Resect AI, which is developing open-source tech to catch AI hallucinations before they happen, emerges from stealth with $25M from private equity investors
Chronicling the Seattle and Pacific Northwest startup scene. — Resect AI, an artificial intelligence startup led by a team …
Context & Ripple Effects
Resect enters an enterprise-AI startup field that already includes Reka's custom-model business and Resolve AI's production-troubleshooting tools. In Seattle, Rhythms' $26 million seed round also showed investor appetite for software that applies AI to workplace processes.
The $25 million private-equity round puts funding behind a different layer of the stack: inspecting LLM behavior, rather than building a model or a workflow application. Its open-source positioning makes the reliability approach relevant to enterprise teams that want visibility into how their models behave.
First-order effects
- Resect AI gains $25 million and exits stealth, giving it resources to develop and publicly compete with its open-source technology for detecting AI hallucinations.

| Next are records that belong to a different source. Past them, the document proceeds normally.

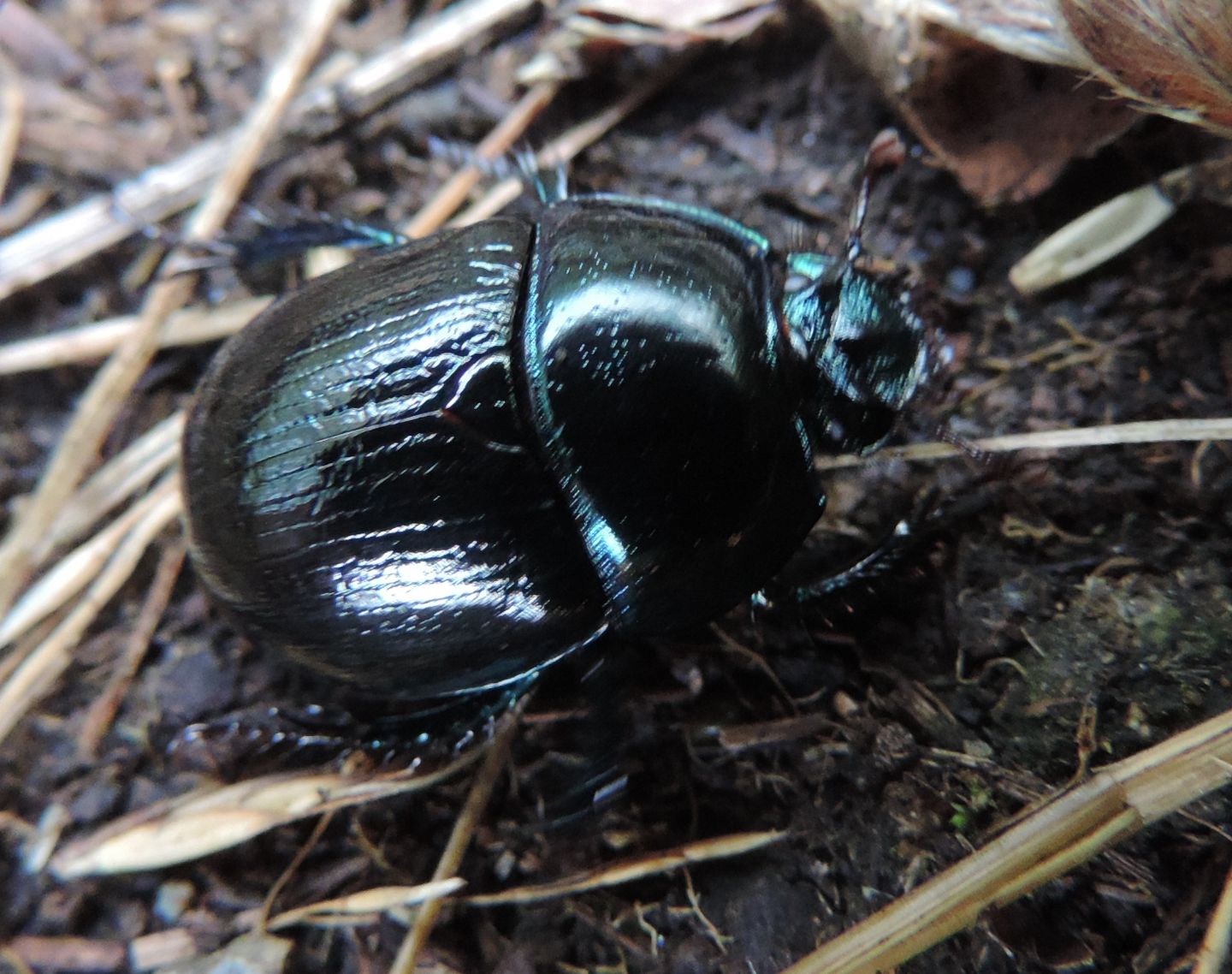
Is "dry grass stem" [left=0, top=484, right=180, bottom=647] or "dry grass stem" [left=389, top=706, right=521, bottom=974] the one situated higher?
"dry grass stem" [left=0, top=484, right=180, bottom=647]

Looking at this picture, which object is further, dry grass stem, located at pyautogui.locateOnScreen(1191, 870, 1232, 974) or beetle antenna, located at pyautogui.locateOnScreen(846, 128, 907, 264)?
beetle antenna, located at pyautogui.locateOnScreen(846, 128, 907, 264)

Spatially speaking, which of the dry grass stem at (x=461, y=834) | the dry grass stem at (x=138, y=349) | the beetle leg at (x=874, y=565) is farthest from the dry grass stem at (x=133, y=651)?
the beetle leg at (x=874, y=565)

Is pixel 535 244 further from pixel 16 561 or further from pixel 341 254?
pixel 16 561

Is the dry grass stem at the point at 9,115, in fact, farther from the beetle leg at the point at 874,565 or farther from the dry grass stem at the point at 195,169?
the beetle leg at the point at 874,565

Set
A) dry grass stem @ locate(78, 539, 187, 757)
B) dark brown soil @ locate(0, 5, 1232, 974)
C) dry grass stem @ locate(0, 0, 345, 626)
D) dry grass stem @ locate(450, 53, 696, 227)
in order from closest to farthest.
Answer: dark brown soil @ locate(0, 5, 1232, 974), dry grass stem @ locate(78, 539, 187, 757), dry grass stem @ locate(0, 0, 345, 626), dry grass stem @ locate(450, 53, 696, 227)

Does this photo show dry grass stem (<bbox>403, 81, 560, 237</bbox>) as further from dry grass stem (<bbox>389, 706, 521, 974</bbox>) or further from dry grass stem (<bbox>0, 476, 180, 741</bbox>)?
dry grass stem (<bbox>389, 706, 521, 974</bbox>)

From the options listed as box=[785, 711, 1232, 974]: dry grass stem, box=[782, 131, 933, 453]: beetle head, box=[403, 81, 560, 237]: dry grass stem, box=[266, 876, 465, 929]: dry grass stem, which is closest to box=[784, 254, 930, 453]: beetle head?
box=[782, 131, 933, 453]: beetle head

- Enterprise LLM teams gain a prospective open-source option for examining model behavior before relying on outputs in deployed workflows.
Second-order effects
- Custom-model vendors such as Reka face a more explicit buyer expectation that model performance includes tools for inspecting unreliable behavior, not only model customization.
- Resect's open-source approach shifts part of the reliability conversation toward tooling that enterprise teams can evaluate directly alongside proprietary AI products.
Third-order effects
- If AI usage continues to expand through greater user penetration and token consumption, hallucination inspection can become a distinct control layer between foundation models and enterprise applications.
- The pattern points toward enterprise AI stacks being judged not just by what models can generate, but by whether their behavior can be monitored and constrained in use.
The trend: Enterprise AI is adding a reliability-and-control layer as model deployment expands beyond experimentation.